- _Task objective_: Reproduce verbatim the stretch of the records from the line containing "In the photo, does" through the end of the records, both ends included.

- _Entries provided_:
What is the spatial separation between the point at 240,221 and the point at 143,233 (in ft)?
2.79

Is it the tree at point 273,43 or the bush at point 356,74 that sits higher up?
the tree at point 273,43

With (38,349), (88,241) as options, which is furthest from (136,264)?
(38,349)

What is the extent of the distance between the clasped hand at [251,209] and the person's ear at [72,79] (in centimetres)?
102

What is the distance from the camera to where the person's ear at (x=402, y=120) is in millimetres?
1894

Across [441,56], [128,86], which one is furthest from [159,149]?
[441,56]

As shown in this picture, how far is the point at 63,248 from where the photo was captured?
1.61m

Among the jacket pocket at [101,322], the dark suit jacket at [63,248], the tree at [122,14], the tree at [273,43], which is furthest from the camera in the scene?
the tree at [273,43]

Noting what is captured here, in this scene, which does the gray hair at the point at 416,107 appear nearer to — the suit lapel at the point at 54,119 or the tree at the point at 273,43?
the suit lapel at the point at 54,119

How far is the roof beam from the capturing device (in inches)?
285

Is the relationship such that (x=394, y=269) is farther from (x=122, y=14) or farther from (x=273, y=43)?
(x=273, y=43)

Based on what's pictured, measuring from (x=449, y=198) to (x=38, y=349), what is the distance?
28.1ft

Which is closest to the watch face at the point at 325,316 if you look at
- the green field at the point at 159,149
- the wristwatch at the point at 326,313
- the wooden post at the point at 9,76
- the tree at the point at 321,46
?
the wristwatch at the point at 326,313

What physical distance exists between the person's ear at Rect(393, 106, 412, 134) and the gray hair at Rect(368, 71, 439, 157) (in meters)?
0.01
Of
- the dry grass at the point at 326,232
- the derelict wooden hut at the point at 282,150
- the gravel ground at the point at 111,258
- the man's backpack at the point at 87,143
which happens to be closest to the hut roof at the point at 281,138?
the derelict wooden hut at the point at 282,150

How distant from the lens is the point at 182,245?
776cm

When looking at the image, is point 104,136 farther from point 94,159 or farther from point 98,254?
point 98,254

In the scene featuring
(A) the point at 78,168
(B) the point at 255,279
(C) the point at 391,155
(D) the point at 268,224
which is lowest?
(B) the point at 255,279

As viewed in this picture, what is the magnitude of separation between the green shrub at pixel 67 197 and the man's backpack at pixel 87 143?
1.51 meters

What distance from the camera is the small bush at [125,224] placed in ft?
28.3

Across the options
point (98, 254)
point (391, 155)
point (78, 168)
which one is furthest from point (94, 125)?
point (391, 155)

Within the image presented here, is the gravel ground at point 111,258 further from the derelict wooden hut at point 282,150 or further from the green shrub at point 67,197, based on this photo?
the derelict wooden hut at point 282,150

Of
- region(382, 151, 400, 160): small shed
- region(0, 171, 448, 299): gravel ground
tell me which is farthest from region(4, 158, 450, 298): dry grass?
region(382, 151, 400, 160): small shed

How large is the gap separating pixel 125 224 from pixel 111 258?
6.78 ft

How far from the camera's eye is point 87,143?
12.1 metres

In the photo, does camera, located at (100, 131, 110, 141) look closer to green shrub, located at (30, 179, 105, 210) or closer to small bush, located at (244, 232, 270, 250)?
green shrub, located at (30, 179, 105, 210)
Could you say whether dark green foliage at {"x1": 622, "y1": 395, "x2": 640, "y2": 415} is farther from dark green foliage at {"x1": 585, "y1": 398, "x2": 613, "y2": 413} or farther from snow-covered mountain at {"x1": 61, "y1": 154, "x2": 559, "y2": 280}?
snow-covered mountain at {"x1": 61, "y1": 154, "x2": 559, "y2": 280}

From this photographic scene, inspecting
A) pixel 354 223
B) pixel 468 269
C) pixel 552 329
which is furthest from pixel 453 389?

- _Answer in full_:
In the photo, does camera, located at (100, 131, 110, 141) look closer to green shrub, located at (30, 179, 105, 210) or closer to small bush, located at (244, 232, 270, 250)?
green shrub, located at (30, 179, 105, 210)
Could you say whether dark green foliage at {"x1": 622, "y1": 395, "x2": 640, "y2": 415} is farther from dark green foliage at {"x1": 585, "y1": 398, "x2": 613, "y2": 413} or farther from snow-covered mountain at {"x1": 61, "y1": 154, "x2": 559, "y2": 280}?
snow-covered mountain at {"x1": 61, "y1": 154, "x2": 559, "y2": 280}

From this photographic scene, inspecting
A) pixel 354 223
B) pixel 468 269
C) pixel 552 329
which is furthest from pixel 453 389?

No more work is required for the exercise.